[Source extract]

Date: 15 Jan 1997 14:31:44 GMT
I'm very interested, too. I'm in Seoul, Korea, though. I'm 15 years old,
sophomore and also very good at math and science. I'm not good at HTML or
things like that but am really interested and I think I can pick it up pretty
quickly. Please give me some information on it. Visit my homepage at
http://www.geocities.com/CapeCanaveral/6270/
and download my program. Please remind that my e-mail address is
dankang@nuri.net not dan.kang@nuri.net.
spectrum  wrote
> 
> So email me if you are interested and please include your location of
> residence (City, State, Country will be fine), your interests, your
> computer abilities (i..e programming or HTML or 3D graphics or CGI or
> photoshop or whatever) and ideas with this contest that could help us
> fund an education to CalTech ;)

[/Source extract]
[Exercise data]

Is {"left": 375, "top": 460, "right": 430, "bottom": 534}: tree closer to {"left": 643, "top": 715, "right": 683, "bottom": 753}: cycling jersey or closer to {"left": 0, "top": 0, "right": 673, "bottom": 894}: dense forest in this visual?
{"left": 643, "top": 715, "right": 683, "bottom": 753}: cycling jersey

[/Exercise data]

▶ **Assignment**
Repeat, word for word, the stretch of the January 1997 message from "Date: 15 Jan" through "dankang@nuri.net not dan.kang@nuri.net.".

▶ **Expected answer**
Date: 15 Jan 1997 14:31:44 GMT
I'm very interested, too. I'm in Seoul, Korea, though. I'm 15 years old,
sophomore and also very good at math and science. I'm not good at HTML or
things like that but am really interested and I think I can pick it up pretty
quickly. Please give me some information on it. Visit my homepage at
http://www.geocities.com/CapeCanaveral/6270/
and download my program. Please remind that my e-mail address is
dankang@nuri.net not dan.kang@nuri.net.